Nach der ersten Laufzeit steht die Anschlussfinanzierung an. Da du in den ersten zehn Jahren bereits über 127.000 Euro getilgt hast, ist deine Restschuld auf ca. 222.500 Euro geschrumpft. Selbst wenn die Zinsen am Markt dann höher stehen sollten, ist das Risiko gering. Dein Restdarlehen ist so klein geworden, dass die monatliche Belastung auch bei einem Zinsanstieg für dich tragbar bleibt. Ein Haus finanzieren bedeutet immer, das Risiko für die Zeit nach der Zinsbindung schon heute durch hohe Tilgung zu minimieren.
In diesem Beispiel sind 15.000 Euro als separate Cash Reserve für optische Renovierungen wie neue Böden oder Malerarbeiten vorgesehen. Wenn du ein Einfamilienhaus finanzieren möchtest, solltest du solche Kosten nach Möglichkeit aus eigenen Mitteln decken. Banken finanzieren diese wertneutralen Maßnahmen oft nicht mit. Solltest du bei einem Einfamilienhaus im Bestand jedoch energetische Sanierungen planen, könnten zusätzliche Fördermittel der KfW in die Kalkulation integriert werden.

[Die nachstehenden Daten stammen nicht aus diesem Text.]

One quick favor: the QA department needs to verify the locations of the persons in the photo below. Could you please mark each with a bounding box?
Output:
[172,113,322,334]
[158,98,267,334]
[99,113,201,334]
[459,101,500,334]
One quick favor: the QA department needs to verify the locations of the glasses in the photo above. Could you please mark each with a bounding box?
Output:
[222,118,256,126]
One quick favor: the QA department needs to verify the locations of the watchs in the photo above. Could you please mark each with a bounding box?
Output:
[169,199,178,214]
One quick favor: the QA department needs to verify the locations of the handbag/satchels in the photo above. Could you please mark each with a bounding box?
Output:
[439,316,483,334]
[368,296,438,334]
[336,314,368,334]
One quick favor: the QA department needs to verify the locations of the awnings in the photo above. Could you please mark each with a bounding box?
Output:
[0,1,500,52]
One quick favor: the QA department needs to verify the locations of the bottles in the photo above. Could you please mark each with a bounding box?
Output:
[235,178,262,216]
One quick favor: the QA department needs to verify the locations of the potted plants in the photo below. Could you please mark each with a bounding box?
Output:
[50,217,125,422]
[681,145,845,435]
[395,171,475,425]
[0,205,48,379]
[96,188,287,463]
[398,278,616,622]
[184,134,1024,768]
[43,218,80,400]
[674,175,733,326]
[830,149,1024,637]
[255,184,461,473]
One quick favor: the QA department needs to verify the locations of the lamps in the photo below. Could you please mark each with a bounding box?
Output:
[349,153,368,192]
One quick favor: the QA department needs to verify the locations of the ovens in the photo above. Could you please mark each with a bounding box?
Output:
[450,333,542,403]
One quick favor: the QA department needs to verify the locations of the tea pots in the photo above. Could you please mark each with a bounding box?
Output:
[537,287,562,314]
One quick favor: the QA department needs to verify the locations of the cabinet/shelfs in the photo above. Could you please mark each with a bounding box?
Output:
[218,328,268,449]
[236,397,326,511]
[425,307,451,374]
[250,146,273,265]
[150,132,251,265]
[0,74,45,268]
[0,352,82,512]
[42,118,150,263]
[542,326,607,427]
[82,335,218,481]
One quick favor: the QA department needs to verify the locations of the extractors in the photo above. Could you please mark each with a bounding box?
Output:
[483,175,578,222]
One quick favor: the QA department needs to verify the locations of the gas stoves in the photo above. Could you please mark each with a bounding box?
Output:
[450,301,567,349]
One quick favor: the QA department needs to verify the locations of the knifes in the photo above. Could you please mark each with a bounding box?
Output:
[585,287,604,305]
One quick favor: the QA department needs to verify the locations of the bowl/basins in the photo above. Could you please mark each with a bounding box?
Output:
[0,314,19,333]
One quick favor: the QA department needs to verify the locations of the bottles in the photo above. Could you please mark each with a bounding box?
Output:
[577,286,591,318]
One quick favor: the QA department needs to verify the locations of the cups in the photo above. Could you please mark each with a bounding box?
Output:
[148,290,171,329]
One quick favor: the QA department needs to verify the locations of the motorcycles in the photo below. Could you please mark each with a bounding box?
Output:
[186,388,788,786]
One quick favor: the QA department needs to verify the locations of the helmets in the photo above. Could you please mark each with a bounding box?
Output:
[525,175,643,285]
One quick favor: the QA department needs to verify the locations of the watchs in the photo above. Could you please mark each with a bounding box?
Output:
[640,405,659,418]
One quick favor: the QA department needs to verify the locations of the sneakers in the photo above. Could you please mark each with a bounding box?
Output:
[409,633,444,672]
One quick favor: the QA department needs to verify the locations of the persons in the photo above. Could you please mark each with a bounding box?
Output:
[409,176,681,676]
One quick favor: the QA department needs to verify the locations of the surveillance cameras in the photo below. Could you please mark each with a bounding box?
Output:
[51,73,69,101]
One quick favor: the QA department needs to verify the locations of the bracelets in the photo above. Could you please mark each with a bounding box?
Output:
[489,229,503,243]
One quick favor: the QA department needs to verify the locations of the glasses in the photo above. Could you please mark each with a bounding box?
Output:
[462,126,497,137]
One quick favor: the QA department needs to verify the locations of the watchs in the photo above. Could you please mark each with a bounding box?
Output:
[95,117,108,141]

Absolut. In diesem Rechenbeispiel ist die jährliche Sondertilgung der größte Hebel. Die meisten Verträge erlauben es, bis zu 5 Prozent der Darlehenssumme pro Jahr zusätzlich zurückzuzahlen. Bei diesem Einfamilienhaus wären das 17.500 Euro jährlich. Nutzt du diese Option auch nur teilweise, sinkt deine Restschuld deutlich schneller als im Tilgungsplan angegeben. Das ist der effektivste Weg, um beim Haus kaufen die Gesamtlaufzeit und die Zinskosten drastisch zu reduzieren.